## Passage given
— start —

Determining the original image pixels to be summed also depends on the particular modified pixel to be created. The third pixel tally identifies the particular modified pixel to be created. Each modified pixel corresponds to an original image pixel, as shown in FIG. 5, e.g., P′1 corresponds to P1. Assuming that raster order processing is used, the original image pixels to be summed includes: (a) original image pixel that corresponds to the modified pixel to be created; and (b) one or more neighboring original pixels to the left of the corresponding original image pixel. How many pixels neighboring pixels are selected depends on the band. In general, for any given band K, k minus 1 neighbor pixels to-the-left will be selected. Continuing the example, for band 26-1 two pixels may be selected. In this band, (a) pixels P20 and P19 are selected to create modified pixel P′20; (b) pixels P19 and P18 are selected to create modified pixel P′19; and (c) pixels P18 and P17 are selected to create modified pixel P′18. As another example, for band 26-2 three pixels may be selected. In band 26-2, (a) pixels P20, P19, and P18 are selected to create modified pixel P′20; (b) pixels P19, P18, and P17 are selected to create modified pixel P′19; and (c) pixels P18, P17, and P16 are selected to create modified pixel P′18.

After the original image pixels to be summed are selected, they are summed (step 726) and the result is divided by the denominator applicable for the particular band (step 728). The result is a modified pixel that is output in step 730. At step 732, a determination is made whether all of the modified pixels for the particular band have been created. This may be accomplished by comparing the value of the third pixel count with the width of the band. If more modified pixels for the particular band need to be created, the third pixel count is incremented (step 736) and steps 724 to 732 are repeated. If all modified pixels for the particular band have been created, the denominator is incremented and control returns to the step 636 of method 620.

— end —

## Task statement
Answer these questions from the passage above on creating modified pixels:
1. In band 26-2, which original image pixels are selected to create modified pixel P′19?
2. How can it be determined whether all modified pixels for a band have been created?
3. What happens once all modified pixels for a band have been created?

## Record excerpts
— start —

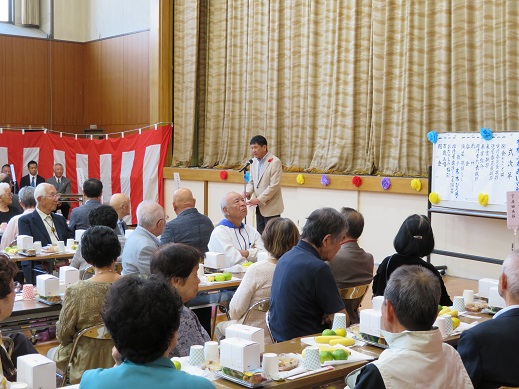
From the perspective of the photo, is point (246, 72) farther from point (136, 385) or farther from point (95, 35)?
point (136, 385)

— end —
— start —

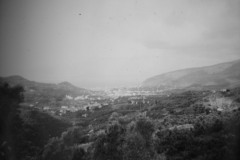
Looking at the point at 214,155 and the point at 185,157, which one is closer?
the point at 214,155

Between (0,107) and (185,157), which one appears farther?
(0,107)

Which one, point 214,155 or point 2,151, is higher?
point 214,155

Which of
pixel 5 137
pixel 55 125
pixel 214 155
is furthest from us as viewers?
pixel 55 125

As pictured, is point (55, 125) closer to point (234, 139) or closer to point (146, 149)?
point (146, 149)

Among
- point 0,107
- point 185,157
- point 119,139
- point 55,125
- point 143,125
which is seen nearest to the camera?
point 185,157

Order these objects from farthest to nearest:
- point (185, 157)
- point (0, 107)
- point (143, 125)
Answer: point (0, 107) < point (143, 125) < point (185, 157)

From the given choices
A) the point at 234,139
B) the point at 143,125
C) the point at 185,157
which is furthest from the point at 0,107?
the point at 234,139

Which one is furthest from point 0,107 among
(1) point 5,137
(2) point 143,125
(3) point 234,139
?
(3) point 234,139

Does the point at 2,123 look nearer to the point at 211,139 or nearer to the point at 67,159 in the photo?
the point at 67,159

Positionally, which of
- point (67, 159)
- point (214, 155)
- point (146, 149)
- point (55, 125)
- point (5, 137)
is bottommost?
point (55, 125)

— end —

## Exercise answer
1. Pixels P19, P18, and P17.
2. By comparing the value of the third pixel count with the width of the band.
3. The denominator is incremented, and control returns to step 636 of method 620.